Protesto acaba em confronto em Porto Alegre
Estima-se que mais de dez mil pessoas foram às ruas para manifestar contra o possível aumento da tarifa de ônibus, as restrições sociais geradas por megaeventos esportivos e contra a violência que marcou outras marchas em distintas capitais do Brasil. No entanto, quando adentrou a noite, o clima se modificou tanto que mais parecia outra manifestação – outra vez, diversos confrontos com a Brigada Militar, ataques a prédios públicos e discrepâncias entre os próprios manifestantes; ““É um momento que requer muita ponderação”, descreveu o governador Tarso Genro (PT)

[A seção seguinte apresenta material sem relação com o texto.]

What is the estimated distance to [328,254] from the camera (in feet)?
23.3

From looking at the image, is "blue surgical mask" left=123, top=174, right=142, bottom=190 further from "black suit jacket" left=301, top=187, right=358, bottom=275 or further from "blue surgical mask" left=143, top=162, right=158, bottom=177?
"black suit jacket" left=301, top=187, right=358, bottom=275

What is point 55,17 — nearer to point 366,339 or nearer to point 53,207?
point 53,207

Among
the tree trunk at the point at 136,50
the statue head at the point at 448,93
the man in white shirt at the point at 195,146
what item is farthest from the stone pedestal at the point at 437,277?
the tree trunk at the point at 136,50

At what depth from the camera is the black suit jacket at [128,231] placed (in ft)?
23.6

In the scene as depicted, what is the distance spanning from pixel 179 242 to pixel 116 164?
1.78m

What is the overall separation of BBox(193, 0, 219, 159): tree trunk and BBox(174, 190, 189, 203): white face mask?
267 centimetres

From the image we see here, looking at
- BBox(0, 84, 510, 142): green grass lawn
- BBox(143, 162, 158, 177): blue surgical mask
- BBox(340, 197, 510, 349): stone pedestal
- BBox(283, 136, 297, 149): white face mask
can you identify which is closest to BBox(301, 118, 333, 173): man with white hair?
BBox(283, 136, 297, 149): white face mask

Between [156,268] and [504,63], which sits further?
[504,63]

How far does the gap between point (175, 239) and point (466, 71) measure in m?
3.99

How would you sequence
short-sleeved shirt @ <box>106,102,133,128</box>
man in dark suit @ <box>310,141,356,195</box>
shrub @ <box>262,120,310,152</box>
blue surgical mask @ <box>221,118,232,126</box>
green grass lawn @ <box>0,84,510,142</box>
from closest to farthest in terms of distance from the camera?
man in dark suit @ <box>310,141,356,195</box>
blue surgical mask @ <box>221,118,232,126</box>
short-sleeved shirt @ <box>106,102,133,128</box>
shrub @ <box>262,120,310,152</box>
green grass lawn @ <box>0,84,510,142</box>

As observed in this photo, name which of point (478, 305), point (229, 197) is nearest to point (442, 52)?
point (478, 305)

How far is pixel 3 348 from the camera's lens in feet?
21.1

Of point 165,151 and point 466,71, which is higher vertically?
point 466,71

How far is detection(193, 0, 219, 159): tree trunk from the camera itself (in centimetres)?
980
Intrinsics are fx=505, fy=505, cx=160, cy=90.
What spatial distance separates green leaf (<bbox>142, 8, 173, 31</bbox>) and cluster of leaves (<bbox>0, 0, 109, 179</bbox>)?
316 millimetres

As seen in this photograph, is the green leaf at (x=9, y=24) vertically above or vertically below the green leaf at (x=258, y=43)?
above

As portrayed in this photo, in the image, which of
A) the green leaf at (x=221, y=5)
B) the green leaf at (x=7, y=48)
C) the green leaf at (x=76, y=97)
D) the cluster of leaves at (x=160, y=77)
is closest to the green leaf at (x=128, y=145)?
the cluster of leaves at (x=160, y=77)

Iuri Müller, Samir Oliveira, Igor Natusch, Débora Fogliatto, Ramiro Furquim
Sul 21 - Nesta segunda-feira (17), Porto Alegre viu passar pelas suas ruas uma das maiores manifestações dos últimos tempos. Estima-se que mais de dez mil pessoas foram às ruas para protestar contra o possível aumento da tarifa de ônibus, as restrições sociais geradas por megaeventos esportivos e contra a violência que marcou outras marchas em distintas capitais do Brasil. No entanto, quando adentrou a noite, o protesto se modificou tanto que mais parecia outra manifestação – outra vez, houve diversos confrontos com a Brigada Militar, ataques a prédios públicos e discrepâncias entre os próprios manifestantes.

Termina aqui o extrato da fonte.